Perdana Menteri Israel Benjamin Netanyahu mengungkapkan niatnya dalam pidatonya di televisi kepada negara Lebanon pada tanggal 8 Oktober, memperingatkan bahwa negara tersebut akan menghadapi “kehancuran seperti Gaza” jika ia tidak bertindak sekarang untuk “menyelamatkan Lebanon” dari Hizbullah.

Komentarnya menunjukkan bahwa Israel bermaksud mengubah kebijakan Lebanon, bertentangan dengan klaim sebelumnya bahwa Israel akan melancarkan operasi terbatas di Lebanon selatan untuk memungkinkan ribuan pengungsi Israel kembali ke rumah mereka di Israel utara di seberang perbatasan.

Goldberg, seorang komentator dari Israel, percaya bahwa tidak ada tujuan politik nyata di negara tersebut.

“Hal yang meresahkan adalah saya tidak berpikir ada permainan yang berakhir.
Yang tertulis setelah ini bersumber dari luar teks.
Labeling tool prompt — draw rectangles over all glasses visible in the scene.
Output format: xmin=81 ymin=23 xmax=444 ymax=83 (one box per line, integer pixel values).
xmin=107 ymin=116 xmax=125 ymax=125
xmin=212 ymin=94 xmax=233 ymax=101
Secara resmi, [Israel] Saya ingin mengatur jarak 10 kilometer [6.2-mile] penyangga, dari 7 km [4.3 miles] dipegang oleh angkatan bersenjata Lebanon dan 3 km [1.9 miles] oleh tentara Israel, tapi menurut saya itu tidak kredibel,” katanya kepada Al Jazeera.

Yang lebih buruk lagi, Goldberg percaya bahwa pemerintah Israel cukup nyaman melancarkan perang tanpa batas waktu terhadap Lebanon, seperti yang terjadi di Gaza.

“Israel ingin mengebom,” katanya. “Dalam jangka pendek, dia punya daftar tujuan dan tugas, tapi pemboman tidak akan ada habisnya.

“[Israel] dia ingin menikmati superioritas udaranya dan dia ingin menjatuhkan tembakan ke darat.”